**TASKS**
• a. From the QFBEnv text, return verbatim the part that opens with the words containing "QFBEnv implicitly implemented" and closes with "0.08 = 40 mA.".
• b. Answer these questions from the QFBEnv text below, marking each answer with the same numeral as its question:
(i) How long is each step assumed to last?
(ii) Which method was used to tune the PI controller?
(iii) What does the reset function return to the agent?
• c. For each statement below, state whether it agrees with the QFBEnv text, answering yes or no and quoting the words of the text that decide it.
(i) QFBEnv enforces the global scaling scheme by default.
(ii) The final integral gain of the PI controller in QFBEnv was 2000.
(iii) The PI controller gains were set to high values by default.

**EXCERPTED TEXT**
──────────────────────────────
QFBEnv implicitly implemented current slew rate limiting since the actions were clipped to the range [-1,1]. A saturated action in QFBEnv is the maximum change in a quadrupolar field strength that the magnets can supply in the next time step. The normalised action space represented the fraction of the total allowable current rate in the magnets. Every step was also assumed to occur every 80 ms, which corresponds to the QFB controller frequency of 12.5 Hz. Therefore a normalised action of one on a magnet with a maximum current rate of 0.5 A s⁻¹ is equivalent to a current change of 0.5 × 0.08 = 40 mA.

In addition, the PI controller used by the QFB was also re-implemented as a particular method within QFBEnv. This was done to provide a reference for the performance of a trained agent. The proportional, K_p, and integral, K_i, gains of the PI controller were set to low values by default as a conservative measure during initialisation of the QFB. To ensure a fair comparison, the PI controller was tuned using the Ziegler-Nichols method [14]: 1) K_i was set to zero; 2) K_p was increased until state oscillations were observed; 3) the latest value of K_p was halved; 4) K_i was increased until state oscillations were observed; 5) K_i was halved. The final gains for the PI controller implemented in QFBEnv were K_p = 1,000 and K_i = 2000.

The PI controller was implemented with the global slew rate limiting. As an example, consider a quadrupole magnet, M, with a slew rate of 0.5 A s⁻¹. If a current change at 1 A s⁻¹ is requested for the next time step, all of the outputs of the PI controller are scaled by a factor k = 0.5 to accommodate M. The global factor k can be decreased if another magnet requires k < 0.5 to accommodate its respective slew rate. QFBEnv does not enforce the global scaling scheme by default, therefore any action within the [ − 1, 1] bounds are applied to the environment within the next time step.

QFBEnv implemented two important functionalities: 1) the reset function and; 2) the step function. The reset function is the entry point to a new episode, whereby a new initial state, (ΔQ_Hor.,0, ΔQ_Ver.,0), is generated and returned to the agent. The step function is responsible for accepting an action, following the transition dynamics of the environment and then returning a tuple containing: 1) the next state; 2) the reward and; 3) a Boolean flag to indicate episode termination. The reward was chosen to be the negative average quadratic of the state, as shown in Eq. 6.

r_{t + 1} = - \frac{1}{n} \sum_{i}^{n} {(s_{t + 1}^{(i)})}^{2} (6)

Since the goal of any RL agent is to maximise the reward, a perfectly trained agent would thus have a policy which reduces the tune error to zero. It is also important to note that the gradient of quadratic reward increases, the farther the state is from the optimal point. This reflects the importance of controlling a larger tune error with respect to a smaller error in the QFB, e.g., if ΔQ_H ≫ΔQ_V > Goal, the agent would put more importance on the correction of ΔQ_H. From trial and error, this shape of reward was observed to produce more stable training.
──────────────────────────────
**COLLECTED MATERIAL**
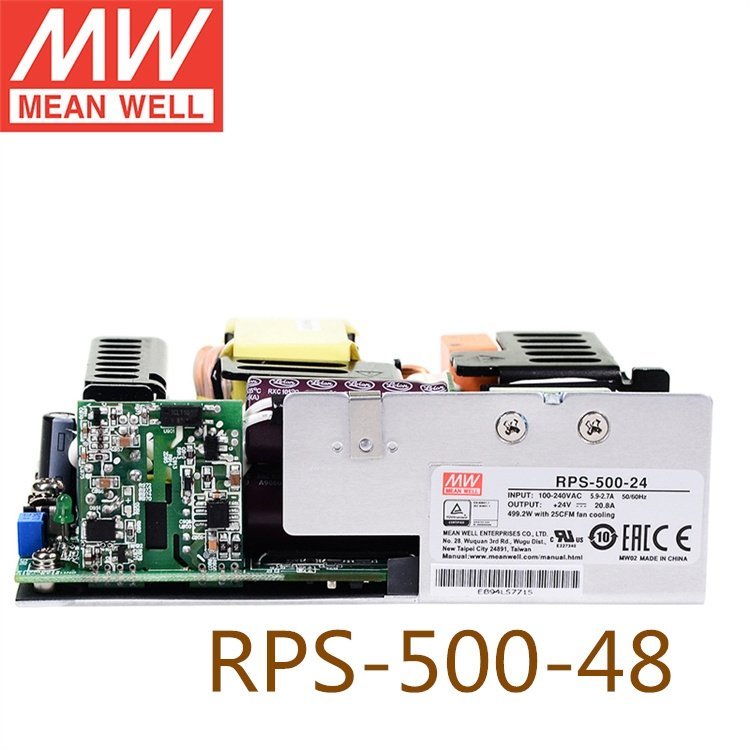 RPS-500-48500W可信賴綠色醫(yī)療型電源供應(yīng)器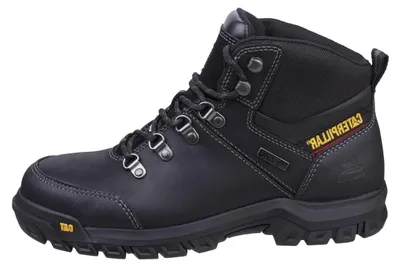 Image de Caterpillar Hommes Framework chaussures de travail noires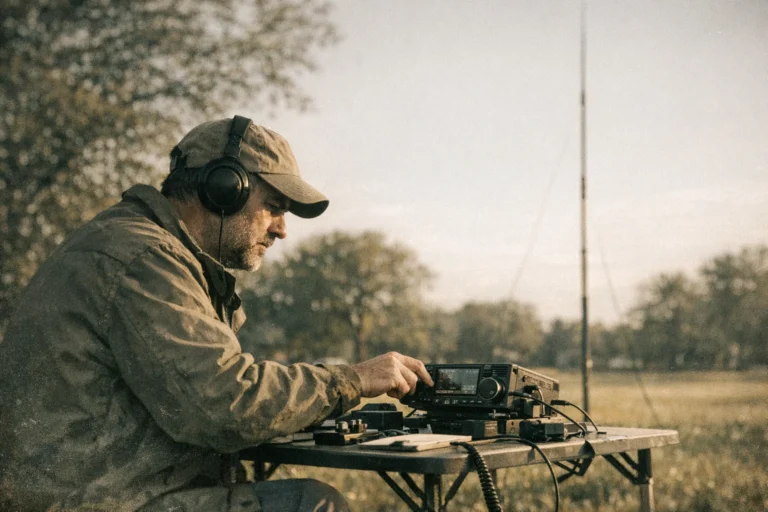 Kit QRP de Campo: Guia de Montagem Portátil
──────────────────────────────
**ANSWERS PROVIDED**
• a.
QFBEnv implicitly implemented current slew rate limiting since the actions were clipped to the range [-1,1]. A saturated action in QFBEnv is the maximum change in a quadrupolar field strength that the magnets can supply in the next time step. The normalised action space represented the fraction of the total allowable current rate in the magnets. Every step was also assumed to occur every 80 ms, which corresponds to the QFB controller frequency of 12.5 Hz. Therefore a normalised action of one on a magnet with a maximum current rate of 0.5 A s⁻¹ is equivalent to a current change of 0.5 × 0.08 = 40 mA.

• b.
(i) 80 ms
(ii) The Ziegler-Nichols method
(iii) A new initial state, (ΔQ_Hor.,0, ΔQ_Ver.,0)

• c.
(i) No: "QFBEnv does not enforce the global scaling scheme by default"
(ii) Yes: "K_i = 2000"
(iii) No: "were set to low values by default"